═══ Given text ═══

2. The method of claim 1, wherein said plurality of spectra
comprise R, G and B.
3. The method of claim 1, wherein said narrow-band multispectral
uniform surface light source comprises an RGB trichromatic narrow
band uniform surface light source, wherein said plurality of images
comprises six images comprising: (a) RG spectral differential=(R
spectral bright-field image data-R spectral dark-field image
data)/(G spectral bright-field image data-G spectral dark-field
image data); (b) GR spectral differential=(G spectral bright-field
image data-G spectral dark-field image data)/(R spectral
bright-field image data-R spectral dark-field image data); (c) RB
spectral differential=(R spectral bright-field image data-R
spectral dark-field image data)/(B spectral bright-field image
data-B spectral dark-field image data); (d) BR spectral
differential=(B spectral bright-field image data-B spectral
dark-field image data)/(R spectral bright-field image data-R
spectral dark-field image data); (e) BG spectral differential=(B
spectral bright-field image data-B spectral dark-field image
data)/(G spectral bright-field image data-G spectral dark-field
image data); and (f) GB spectral differential=(G spectral
bright-field image data-G spectral dark-field image data)/(B
spectral bright-field image data-B spectral dark-field image
data).
4. The method of claim 1, wherein said collecting step comprises
measuring the dark-field image data under each of said plurality of
spectra individually and obtaining the bright-field image data and
dark-field image data for each pixel under each of said plurality
of spectra.
Description
PRIORITY CLAIM AND RELATED APPLICATIONS
[0001] This non-provisional application claims the benefit of
priority from Chinese Pat. App. No. 2020110300154 filed on Sep. 27,
2020. Said application is incorporated by reference in its
entirety.
BACKGROUND OF THE INVENTION
1. The Field of the Invention
[0002] The present invention relates to a lens inspection method.
More specifically, the present invention is directed to a method
for detecting lens cleanliness using spectral differential flat
field correction.
2. Background Art
[0003] Cleanliness is an important indicator of an imaging system
and cleanliness is directly related to stray light, ghosting,
uniformity and other key imaging factors. In a lens manufacturing
process, the generation of surface defects is often unavoidable. In
general, surface defects are local physical or chemical properties
of product surface uneven areas, such as inclusions, damage,
stains, etc., all having adverse impacts on the cleanliness of the
product. Therefore, a lens manufacturer attaches great importance
to lens cleanliness inspection, through timely discovery of surface
defects of the lens, effective control of product quality, further
analysis and solution of problems in the production process,
thereby eliminating or reducing the generation of defective
products.

═══ Data shown ═══

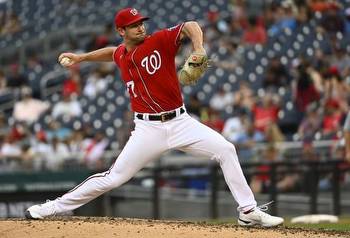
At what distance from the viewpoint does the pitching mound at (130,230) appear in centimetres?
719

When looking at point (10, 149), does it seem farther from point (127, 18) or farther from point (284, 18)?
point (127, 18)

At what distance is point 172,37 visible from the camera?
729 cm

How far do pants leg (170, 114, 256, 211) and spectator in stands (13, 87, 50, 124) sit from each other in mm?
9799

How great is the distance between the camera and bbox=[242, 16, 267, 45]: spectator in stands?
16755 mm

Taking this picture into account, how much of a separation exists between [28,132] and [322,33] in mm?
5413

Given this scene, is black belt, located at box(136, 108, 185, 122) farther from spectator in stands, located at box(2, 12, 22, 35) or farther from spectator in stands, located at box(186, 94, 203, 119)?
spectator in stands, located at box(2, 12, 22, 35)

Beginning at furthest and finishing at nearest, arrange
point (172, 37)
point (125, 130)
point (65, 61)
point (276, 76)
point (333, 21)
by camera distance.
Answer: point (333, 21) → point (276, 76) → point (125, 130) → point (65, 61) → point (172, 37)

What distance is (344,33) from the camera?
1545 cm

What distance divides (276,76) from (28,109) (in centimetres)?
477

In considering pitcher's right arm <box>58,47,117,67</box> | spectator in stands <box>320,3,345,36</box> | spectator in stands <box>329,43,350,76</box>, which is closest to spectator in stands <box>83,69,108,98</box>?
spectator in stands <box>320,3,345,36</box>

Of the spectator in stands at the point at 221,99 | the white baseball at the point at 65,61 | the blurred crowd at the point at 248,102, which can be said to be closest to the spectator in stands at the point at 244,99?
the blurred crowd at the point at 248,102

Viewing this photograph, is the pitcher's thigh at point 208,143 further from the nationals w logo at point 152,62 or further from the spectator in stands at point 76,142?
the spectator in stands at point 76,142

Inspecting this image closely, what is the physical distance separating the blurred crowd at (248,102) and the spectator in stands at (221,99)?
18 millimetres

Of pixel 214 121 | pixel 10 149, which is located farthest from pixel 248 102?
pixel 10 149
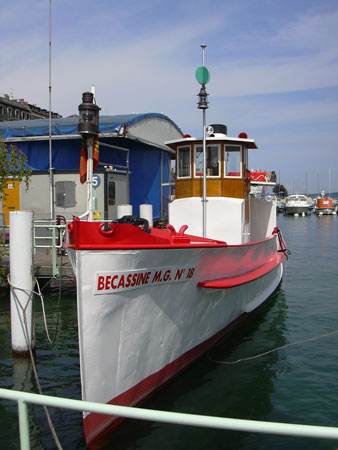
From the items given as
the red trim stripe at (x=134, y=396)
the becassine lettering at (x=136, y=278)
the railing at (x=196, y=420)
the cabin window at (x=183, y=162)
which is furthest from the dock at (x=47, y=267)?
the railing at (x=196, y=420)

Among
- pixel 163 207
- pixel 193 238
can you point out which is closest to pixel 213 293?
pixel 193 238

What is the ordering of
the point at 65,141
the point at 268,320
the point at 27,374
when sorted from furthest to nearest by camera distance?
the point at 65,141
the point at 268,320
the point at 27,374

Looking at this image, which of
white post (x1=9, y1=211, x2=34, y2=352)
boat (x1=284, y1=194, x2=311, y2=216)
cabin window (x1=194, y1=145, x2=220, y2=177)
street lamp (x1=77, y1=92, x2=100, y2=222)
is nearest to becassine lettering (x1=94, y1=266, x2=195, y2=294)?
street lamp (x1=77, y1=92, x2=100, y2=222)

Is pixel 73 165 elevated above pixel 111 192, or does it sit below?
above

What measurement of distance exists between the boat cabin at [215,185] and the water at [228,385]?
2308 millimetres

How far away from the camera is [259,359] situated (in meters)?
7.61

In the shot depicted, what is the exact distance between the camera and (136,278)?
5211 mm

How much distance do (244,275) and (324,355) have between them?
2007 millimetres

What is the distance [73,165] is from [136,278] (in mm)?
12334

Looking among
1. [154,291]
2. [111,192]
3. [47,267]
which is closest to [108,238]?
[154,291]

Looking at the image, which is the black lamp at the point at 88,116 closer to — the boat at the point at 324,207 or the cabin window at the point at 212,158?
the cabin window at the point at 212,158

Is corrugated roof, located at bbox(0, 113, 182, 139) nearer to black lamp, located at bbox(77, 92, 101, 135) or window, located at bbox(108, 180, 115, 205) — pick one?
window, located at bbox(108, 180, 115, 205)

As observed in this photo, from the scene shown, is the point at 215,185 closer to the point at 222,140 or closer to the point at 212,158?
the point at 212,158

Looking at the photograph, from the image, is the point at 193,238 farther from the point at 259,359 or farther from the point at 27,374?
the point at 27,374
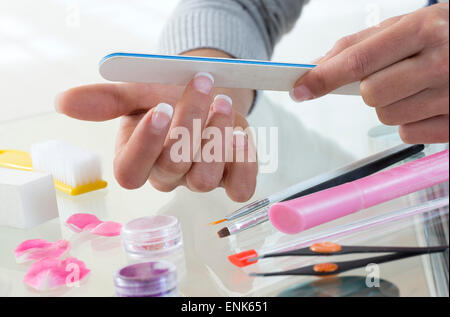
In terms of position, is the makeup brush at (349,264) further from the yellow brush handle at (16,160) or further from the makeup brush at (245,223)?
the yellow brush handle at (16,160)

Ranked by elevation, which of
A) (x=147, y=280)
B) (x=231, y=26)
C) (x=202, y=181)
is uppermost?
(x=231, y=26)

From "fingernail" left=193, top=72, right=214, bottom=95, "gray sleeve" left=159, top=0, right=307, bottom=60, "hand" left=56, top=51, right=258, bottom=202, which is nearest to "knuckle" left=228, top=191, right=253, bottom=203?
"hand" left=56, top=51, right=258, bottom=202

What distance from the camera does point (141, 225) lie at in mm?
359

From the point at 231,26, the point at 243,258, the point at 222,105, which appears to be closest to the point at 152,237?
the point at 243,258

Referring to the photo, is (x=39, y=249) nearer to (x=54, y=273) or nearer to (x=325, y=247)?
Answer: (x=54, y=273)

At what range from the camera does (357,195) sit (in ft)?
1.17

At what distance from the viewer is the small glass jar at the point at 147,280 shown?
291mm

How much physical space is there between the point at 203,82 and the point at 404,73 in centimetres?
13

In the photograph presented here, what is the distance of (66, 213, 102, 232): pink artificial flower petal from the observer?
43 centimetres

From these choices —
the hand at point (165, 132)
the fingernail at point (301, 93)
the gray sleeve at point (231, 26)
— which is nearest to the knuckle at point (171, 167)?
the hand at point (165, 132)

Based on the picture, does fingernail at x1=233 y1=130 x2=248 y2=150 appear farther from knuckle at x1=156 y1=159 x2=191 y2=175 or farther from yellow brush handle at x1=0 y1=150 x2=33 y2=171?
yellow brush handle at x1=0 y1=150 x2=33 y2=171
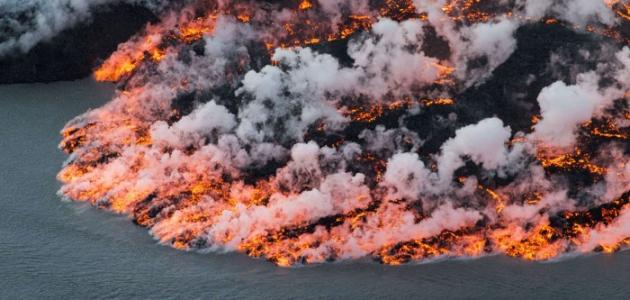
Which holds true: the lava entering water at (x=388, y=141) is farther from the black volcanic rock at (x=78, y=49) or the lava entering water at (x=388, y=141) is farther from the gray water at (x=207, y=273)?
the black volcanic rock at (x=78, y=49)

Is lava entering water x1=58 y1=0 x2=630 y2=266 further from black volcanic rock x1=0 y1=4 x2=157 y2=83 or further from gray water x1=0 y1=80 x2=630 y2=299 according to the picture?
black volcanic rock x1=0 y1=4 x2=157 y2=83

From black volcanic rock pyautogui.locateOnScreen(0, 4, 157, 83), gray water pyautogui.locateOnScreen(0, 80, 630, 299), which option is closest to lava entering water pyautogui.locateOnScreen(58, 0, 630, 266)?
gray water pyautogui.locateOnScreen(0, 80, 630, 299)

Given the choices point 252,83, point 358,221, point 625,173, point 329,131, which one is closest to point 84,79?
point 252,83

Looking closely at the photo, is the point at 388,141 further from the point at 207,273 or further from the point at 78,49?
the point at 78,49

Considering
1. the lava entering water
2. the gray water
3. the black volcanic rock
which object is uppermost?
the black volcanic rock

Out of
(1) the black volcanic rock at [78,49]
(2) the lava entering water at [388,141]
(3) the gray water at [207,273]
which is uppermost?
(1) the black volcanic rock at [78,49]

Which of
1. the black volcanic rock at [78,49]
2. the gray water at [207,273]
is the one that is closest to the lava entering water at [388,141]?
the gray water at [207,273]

═══
═══ Data shown ═══

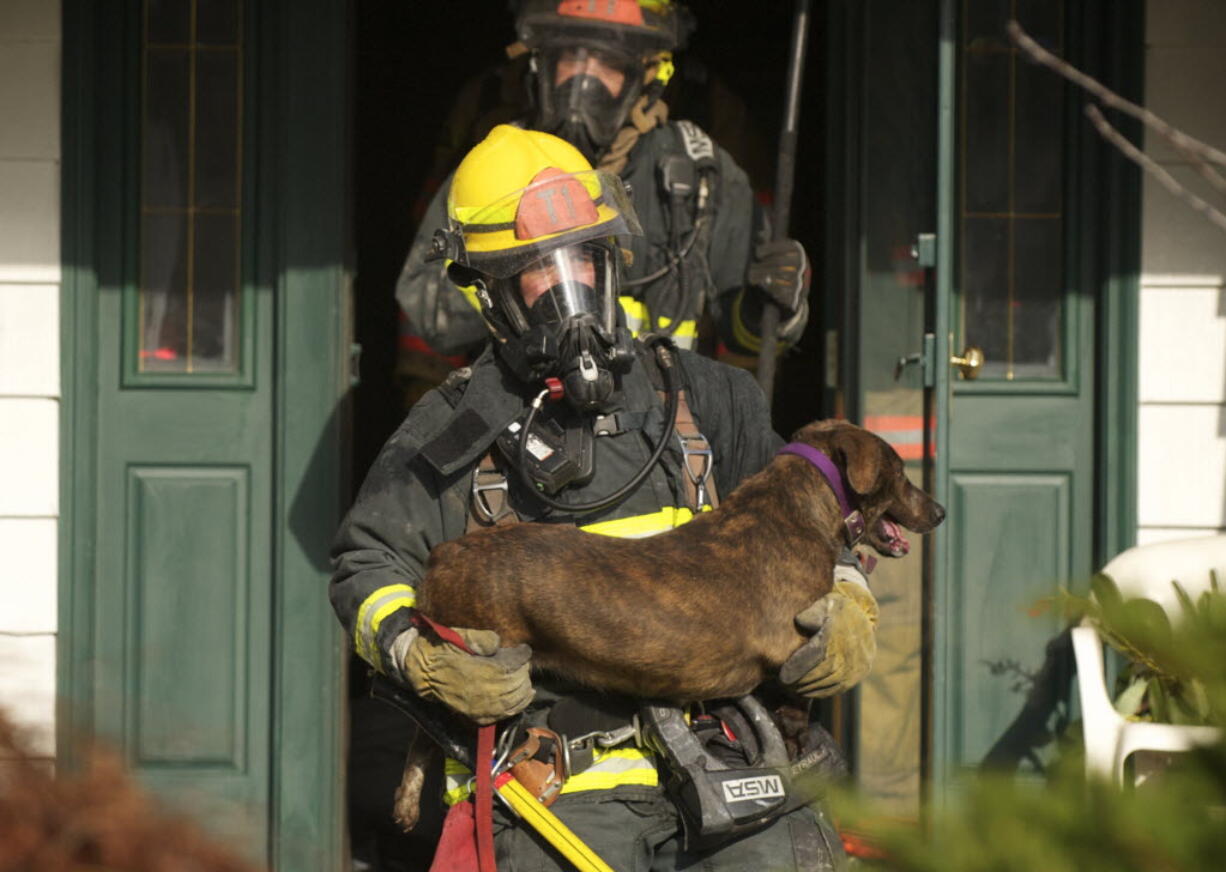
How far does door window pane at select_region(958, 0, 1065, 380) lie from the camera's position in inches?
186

═══

Work to complete:
1. From the lens inspection text, quote the passage from "Description" up to and including "lens inspection method.".
2. Decide whether each statement agrees with the lens inspection text. Answer yes or no and quote the deciding words. (a) The application claims priority from a Chinese application filed on Sep. 27, 2020. (b) Surface defects can always be avoided in a lens manufacturing process. (c) In claim 3, the plurality of images comprises eight images.
The listing is not needed for anything here.

Responses:
1.
Description
PRIORITY CLAIM AND RELATED APPLICATIONS
[0001] This non-provisional application claims the benefit of
priority from Chinese Pat. App. No. 2020110300154 filed on Sep. 27,
2020. Said application is incorporated by reference in its
entirety.
BACKGROUND OF THE INVENTION
1. The Field of the Invention
[0002] The present invention relates to a lens inspection method.

2.
(a) Yes: "claims the benefit of priority from Chinese Pat. App. No. 2020110300154 filed on Sep. 27, 2020"
(b) No: "In a lens manufacturing process, the generation of surface defects is often unavoidable."
(c) No: "wherein said plurality of images comprises six images"